Massimo Borghesi. Dubito che l’”ateo” possa rivendicare oggi la posizione della felicità. Già nella fase dell’ateismo radicale, quella che trova espressione nel pensiero del 1800, la rinuncia alla felicità era il prezzo da pagare per poter eliminare l’idea di Dio. Il compromesso kantiano tra autonomia ed eteronomia, tra la moralità e il postulato della felicità, appare inaccettabile. L’ateo appare come una sorta di titano che, al pari di Prometeo, lotta contro Zeus. È il Dioniso sofferente di Nietzsche. Di felicità nell’ateismo del XIX secolo c’è n’è veramente poca. Al contrario l’era contemporanea desidera fortemente la felicità. La desiderano i giovani, illudendosi spesso, manipolati dalle false promesse del mondo estetico, virtuale, mediatico. L’ateismo non è più all’ordine del giorno dopo il suo fallimento tragico nei regimi totalitari che lo hanno visto protagonista. Parlerei, piuttosto, di agnosticismo, di sospensione del problema religioso che viene posto tra parentesi. E questo spesso non per indolenza o scarsa volontà nell’impegno per il senso della vita ma perché viene a mancare l’occasione di incontri con testimonianze cristiane significative. Penso soprattutto al mondo giovanile. I giovani sono interrogati dalla dimensione religiosa quando la vedono espressa in atto, la colgono nel volto e nell’umanità dei loro coetanei, ragazzi e ragazze che trovano nella fede un di più di umanità e di vita. Qui vale la legge per cui il simile è attratto dal simile. Oggi si può divenire cristiani perché, come 2000 anni fa, si incontrano dei cristiani vivi. La secolarizzazione, tante volte citata come motivo di allontanamento dalla fede, non è dirimente. Come non era determinante il paganesimo rispetto alla diffusione della fede nel mondo antico. La grazia cristiana, quando è reale, ha una sua bellezza che attrae. E’ più persuasiva dei pregiudizi che, provenienti dal pensiero post-illuminista, continuano a permeare la nostra cultura.
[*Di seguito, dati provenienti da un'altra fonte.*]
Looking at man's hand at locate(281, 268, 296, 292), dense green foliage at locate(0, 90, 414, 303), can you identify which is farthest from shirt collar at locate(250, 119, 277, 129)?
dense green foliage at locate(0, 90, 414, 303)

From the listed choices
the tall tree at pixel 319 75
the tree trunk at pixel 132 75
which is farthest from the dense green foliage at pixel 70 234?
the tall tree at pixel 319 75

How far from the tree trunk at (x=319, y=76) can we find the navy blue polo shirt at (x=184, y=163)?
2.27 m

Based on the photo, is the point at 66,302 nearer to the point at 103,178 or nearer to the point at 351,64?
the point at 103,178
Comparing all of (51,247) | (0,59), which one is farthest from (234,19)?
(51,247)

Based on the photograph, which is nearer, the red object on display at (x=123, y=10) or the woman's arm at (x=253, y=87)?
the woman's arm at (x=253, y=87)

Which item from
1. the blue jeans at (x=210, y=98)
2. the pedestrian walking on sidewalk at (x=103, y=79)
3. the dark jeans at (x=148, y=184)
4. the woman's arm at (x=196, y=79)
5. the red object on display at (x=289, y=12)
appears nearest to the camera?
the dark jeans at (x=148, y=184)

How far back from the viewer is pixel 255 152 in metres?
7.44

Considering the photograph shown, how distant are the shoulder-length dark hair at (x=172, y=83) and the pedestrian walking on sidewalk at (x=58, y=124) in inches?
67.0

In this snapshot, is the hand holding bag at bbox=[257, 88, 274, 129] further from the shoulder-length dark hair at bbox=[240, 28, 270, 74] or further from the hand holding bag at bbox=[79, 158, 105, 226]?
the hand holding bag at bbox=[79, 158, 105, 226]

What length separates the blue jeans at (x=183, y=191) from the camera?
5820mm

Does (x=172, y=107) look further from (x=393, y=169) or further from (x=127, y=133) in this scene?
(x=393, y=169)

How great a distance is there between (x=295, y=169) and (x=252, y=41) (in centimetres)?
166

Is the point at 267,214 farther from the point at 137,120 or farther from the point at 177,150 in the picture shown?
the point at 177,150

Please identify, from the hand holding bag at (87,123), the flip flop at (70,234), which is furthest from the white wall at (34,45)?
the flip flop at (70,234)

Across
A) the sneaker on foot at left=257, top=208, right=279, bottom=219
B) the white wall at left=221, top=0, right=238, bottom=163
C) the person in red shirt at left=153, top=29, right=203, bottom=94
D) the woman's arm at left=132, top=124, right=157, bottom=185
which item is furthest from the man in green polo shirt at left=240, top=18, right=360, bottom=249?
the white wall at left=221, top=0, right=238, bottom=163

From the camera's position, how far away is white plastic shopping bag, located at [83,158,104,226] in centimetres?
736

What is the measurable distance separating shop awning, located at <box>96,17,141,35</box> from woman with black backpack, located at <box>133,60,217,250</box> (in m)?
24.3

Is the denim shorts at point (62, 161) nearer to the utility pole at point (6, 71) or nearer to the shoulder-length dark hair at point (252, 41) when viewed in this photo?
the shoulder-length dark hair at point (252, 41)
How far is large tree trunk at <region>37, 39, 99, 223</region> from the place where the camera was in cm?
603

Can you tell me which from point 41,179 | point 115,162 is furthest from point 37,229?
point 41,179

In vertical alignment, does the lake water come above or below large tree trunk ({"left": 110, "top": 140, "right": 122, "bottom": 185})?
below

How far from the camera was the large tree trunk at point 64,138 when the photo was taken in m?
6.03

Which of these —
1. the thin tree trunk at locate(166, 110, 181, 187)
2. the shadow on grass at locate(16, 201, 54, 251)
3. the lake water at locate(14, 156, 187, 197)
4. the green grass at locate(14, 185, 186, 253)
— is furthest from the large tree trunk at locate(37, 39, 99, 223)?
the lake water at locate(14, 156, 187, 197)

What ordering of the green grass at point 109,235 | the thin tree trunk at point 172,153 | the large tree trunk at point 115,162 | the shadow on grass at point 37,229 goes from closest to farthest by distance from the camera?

Postorino. A proposito di agnosticismo, è interessante analizzare la definizione introdotta dal filosofo britannico T.H. Huxley, il quale, proprio nel secolo dell’ateismo e del furore positivista (l’ottocento), definiva il pensiero umano incapace di conoscere e risolvere problemi di natura metafisica e religiosa. In effetti, se escludiamo i rumori del fondamentalismo, ognuno di noi, credente o meno, sa che l’uomo non gode di strumenti adeguati per conoscere e assaporare l’ultima parola, l’ultima certezza dell’essere e dell’esistere. È vero che oggi l’agnosticismo è spesso il frutto di una mancanza di incontri con vere testimonianze e, aggiungerei, di un «si dice» epocale che rifiuta approfondimenti legati al sovrasensibile. Ma la fede e l’agnosticismo razionale, quello cioè che in maniera semplice e umile riconosce il limite invalicabile dell’uomo, forse possono convivere insieme: si tratta, infatti, di quella ineliminabile dose di incertezza che peraltro spinge il credo nella tensione problematica con Dio. Lei che ne pensa?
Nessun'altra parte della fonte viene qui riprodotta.